In March, Martine and Gloria are accosted by young Honduran men on Flatbush Avenue. Gloria recounts how Martine brandished a cordless hedge trimmer she happened to be carrying, scattering the attackers. That night, Nico suggests the rescue may have been staged. His mother tells him she is "starting to feel that you're simply not a nice person" (167), a judgment that cuts him deeply.

When Gloria travels to visit her sister in Phoenix, Domingo and Alonso disappear, leaving Nico and Martine alone. Their dynamic shifts from hostility to flirtation, and they begin a brief sexual relationship. For five days they cook together, walk in Prospect Park, and plan Gloria's upcoming surprise birthday party. The day before Gloria's return, Palermo stops by and walks in on Domingo, who has returned, in an intimate moment with Martine. Palermo tells Nico she believes Domingo is Martine's husband, not her brother. The revelation devastates Nico, who keeps his own affair secret.

The surprise party goes catastrophically wrong. Domingo brings young men with shaved heads and gang tattoos. They devour the food, terrify the guests, and never leave, commandeering the ground floor and treating Nico and his mother as servants. Gloria calls the police, but Alonso has dressed the men respectably and produced fake lease agreements. The officers advise pursuing eviction through housing court, a process backlogged over a year. Nico changes the locks, but one of the men smashes the front door's antique glass to get back in. Nico privately offers Domingo cash to leave, escalating to his entire remaining $67,000 inheritance, but Domingo refuses. Martine eventually confirms what Palermo discovered: Domingo is her husband, not her brother. She claims she lied out of shame, an explanation Gloria accepts.

Carlin organizes a vigilante rescue: six armed men plan to storm the house in ski masks. On the planned day, one of the gang members kicks Vanessa's dog Kumquat across the kitchen, fatally injuring it. Gloria, enraged, screams at the assailant, a provocation Martine identifies as extremely dangerous in gang culture. Before the armed team arrives, Martine calls Nico, her voice flat, saying only that something has happened. When Nico and the group enter the house, the gang is gone. Martine sits in the kitchen, bloodied. Upstairs, they find Gloria dead on the floor, shot in the face, her clothes torn from what Martine describes as an interrupted sexual assault. Martine explains she found a loaded pistol while doing laundry and intervened; during a struggle with Alonso, the gun discharged and struck Gloria. The police accept the account but make no arrests, as the gang members vanish with no real names, photographs, or records to trace them.

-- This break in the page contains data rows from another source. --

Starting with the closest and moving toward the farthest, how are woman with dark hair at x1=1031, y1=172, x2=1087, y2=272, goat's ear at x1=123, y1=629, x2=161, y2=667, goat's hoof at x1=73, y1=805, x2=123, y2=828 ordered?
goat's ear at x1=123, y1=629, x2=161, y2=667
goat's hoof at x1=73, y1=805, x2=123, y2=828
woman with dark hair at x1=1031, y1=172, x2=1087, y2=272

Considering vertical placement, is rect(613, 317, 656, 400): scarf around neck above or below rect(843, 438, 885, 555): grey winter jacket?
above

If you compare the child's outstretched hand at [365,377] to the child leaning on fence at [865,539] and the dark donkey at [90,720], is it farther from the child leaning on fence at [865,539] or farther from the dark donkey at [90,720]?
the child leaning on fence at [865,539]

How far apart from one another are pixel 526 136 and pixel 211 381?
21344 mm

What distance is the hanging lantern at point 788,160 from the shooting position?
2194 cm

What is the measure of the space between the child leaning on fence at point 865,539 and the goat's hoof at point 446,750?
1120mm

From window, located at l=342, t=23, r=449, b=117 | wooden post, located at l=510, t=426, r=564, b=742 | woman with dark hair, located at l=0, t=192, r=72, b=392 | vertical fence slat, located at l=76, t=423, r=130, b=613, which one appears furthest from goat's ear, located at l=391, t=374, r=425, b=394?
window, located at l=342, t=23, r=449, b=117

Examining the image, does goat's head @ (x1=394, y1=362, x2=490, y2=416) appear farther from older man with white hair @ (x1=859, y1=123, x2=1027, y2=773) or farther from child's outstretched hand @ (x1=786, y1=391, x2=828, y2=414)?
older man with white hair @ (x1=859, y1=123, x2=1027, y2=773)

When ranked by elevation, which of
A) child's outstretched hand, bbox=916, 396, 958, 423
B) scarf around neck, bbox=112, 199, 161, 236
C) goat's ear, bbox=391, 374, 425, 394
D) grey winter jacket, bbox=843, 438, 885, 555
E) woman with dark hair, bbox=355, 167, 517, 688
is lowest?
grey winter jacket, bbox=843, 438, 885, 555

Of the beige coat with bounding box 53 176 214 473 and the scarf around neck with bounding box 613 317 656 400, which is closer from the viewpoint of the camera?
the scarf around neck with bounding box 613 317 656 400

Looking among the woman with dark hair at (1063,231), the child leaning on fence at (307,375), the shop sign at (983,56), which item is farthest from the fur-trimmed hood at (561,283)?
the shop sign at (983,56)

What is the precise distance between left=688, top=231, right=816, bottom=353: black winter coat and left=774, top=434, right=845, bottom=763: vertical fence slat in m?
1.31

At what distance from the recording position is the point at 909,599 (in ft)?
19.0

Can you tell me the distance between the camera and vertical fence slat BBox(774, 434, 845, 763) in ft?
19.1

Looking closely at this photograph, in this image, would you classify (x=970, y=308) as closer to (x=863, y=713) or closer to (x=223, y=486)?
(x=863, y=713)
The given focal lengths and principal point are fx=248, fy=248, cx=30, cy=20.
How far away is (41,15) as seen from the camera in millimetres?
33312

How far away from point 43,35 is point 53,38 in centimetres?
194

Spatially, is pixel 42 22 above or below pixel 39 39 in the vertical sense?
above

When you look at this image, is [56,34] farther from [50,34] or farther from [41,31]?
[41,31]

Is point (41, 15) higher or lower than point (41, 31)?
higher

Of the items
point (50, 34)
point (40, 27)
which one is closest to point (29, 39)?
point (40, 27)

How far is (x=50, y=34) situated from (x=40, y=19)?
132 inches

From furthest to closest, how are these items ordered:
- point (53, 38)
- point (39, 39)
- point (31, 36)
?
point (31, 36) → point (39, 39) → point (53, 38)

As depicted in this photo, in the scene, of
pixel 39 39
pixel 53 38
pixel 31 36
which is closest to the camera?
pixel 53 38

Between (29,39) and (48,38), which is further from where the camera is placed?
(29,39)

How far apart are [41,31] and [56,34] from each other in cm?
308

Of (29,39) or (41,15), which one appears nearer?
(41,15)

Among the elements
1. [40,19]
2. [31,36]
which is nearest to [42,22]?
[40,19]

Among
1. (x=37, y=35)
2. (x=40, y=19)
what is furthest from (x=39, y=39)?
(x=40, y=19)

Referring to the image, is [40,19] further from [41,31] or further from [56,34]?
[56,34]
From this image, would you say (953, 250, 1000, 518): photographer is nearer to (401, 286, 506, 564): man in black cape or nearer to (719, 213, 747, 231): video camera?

At the reading of the will, Nico receives a letter from his mother dated weeks before her death. She has left the house and all its furnishings to Martine, suggesting Martine turn it into a halfway house for migrants. The letter chastises Nico for five years of inertia and describes Gloria as his enabler. Both sisters are stunned and angry. Nico notes that his mother mentioned in May she had done something rash and intended to reverse it, but she died before doing so. Martine performs what Nico considers a flawless display of shock upon learning of the bequest. He lays out his darkest theory to his sisters: Martine may have known about the will through access to Gloria's email, and the entire chain of events may have been orchestrated. His sisters dismiss the theory. Nico acknowledges he has no evidence, only "a different story that fit the same facts" (287).

Following his disinheritance, Nico enrolls in an electrician apprenticeship, moves into a shared apartment in Clinton Hill, and begins building an independent life. Both sisters quietly sever ties with Martine. Months later, walking through Ditmas Park, Nico passes the old family home. Domingo mows the lawn. Martine's children play in the backyard. Martine takes laundry off the clothesline, visibly pregnant, possibly with Nico's child. The novel closes: "Whatever the real story was, they had their better life. Nico had his" (289).